## Directions
What you produce should be every line from the data that includes "United".

## Collection entries
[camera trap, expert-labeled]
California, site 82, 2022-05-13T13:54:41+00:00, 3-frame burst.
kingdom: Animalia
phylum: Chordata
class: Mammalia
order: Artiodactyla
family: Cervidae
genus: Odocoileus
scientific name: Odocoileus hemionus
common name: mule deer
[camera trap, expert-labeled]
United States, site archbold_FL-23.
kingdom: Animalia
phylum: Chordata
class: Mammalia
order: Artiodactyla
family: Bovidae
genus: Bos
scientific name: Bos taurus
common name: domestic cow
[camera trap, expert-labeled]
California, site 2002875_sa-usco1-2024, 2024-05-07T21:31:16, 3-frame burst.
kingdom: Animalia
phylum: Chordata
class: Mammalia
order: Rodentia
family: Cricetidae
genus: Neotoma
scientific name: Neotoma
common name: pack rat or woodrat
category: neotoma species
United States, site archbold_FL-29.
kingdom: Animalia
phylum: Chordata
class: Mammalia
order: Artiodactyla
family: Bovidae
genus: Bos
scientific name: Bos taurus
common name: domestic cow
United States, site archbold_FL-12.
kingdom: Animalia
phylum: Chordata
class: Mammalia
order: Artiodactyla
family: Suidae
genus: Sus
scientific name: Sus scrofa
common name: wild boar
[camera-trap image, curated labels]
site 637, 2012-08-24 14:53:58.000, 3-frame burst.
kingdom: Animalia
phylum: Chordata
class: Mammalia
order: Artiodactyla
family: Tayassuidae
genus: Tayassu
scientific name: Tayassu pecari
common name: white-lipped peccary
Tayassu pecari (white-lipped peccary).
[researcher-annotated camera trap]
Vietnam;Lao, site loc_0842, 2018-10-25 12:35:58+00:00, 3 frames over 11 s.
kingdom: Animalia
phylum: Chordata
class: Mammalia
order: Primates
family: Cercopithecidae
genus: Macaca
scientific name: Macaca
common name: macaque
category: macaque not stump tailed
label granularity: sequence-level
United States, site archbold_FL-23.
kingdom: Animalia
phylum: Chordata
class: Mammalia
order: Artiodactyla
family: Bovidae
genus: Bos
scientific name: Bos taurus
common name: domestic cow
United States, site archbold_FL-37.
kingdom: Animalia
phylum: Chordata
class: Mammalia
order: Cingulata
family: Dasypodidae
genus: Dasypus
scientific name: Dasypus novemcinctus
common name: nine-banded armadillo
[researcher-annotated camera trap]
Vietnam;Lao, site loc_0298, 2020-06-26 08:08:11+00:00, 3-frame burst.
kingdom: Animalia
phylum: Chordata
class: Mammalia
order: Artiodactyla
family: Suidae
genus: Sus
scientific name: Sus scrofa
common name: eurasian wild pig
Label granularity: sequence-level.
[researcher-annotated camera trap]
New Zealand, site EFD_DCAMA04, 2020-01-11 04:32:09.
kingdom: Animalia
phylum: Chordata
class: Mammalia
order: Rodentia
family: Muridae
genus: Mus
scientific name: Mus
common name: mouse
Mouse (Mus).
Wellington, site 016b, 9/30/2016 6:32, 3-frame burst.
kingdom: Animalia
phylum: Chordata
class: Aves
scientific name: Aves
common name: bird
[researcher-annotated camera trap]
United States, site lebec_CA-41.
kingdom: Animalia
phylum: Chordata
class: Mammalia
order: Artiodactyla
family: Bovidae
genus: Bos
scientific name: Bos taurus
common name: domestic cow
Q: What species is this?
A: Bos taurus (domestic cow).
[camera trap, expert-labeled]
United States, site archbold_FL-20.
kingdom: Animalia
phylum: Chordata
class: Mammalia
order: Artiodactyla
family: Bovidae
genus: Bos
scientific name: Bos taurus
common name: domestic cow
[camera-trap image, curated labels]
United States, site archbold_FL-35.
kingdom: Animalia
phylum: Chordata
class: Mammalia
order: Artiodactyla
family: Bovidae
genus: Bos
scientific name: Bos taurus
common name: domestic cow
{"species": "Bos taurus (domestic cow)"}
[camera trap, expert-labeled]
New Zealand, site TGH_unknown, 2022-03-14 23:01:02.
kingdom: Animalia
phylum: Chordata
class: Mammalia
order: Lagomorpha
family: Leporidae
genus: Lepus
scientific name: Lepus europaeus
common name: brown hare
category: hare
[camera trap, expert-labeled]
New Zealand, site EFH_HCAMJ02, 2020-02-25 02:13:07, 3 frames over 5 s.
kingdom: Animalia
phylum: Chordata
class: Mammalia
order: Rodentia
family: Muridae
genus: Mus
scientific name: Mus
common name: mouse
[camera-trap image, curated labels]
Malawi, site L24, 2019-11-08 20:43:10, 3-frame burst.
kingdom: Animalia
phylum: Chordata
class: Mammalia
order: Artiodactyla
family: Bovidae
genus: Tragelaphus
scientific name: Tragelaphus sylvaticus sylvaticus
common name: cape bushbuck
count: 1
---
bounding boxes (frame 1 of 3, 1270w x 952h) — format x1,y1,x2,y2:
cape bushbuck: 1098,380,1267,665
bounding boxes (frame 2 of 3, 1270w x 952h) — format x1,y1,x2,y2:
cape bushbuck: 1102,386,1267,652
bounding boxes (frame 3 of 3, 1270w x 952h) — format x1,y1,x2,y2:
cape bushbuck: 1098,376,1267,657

## Task result
United States, site archbold_FL-23.
United States, site archbold_FL-29.
United States, site archbold_FL-12.
United States, site archbold_FL-23.
United States, site archbold_FL-37.
United States, site lebec_CA-41.
United States, site archbold_FL-20.
United States, site archbold_FL-35.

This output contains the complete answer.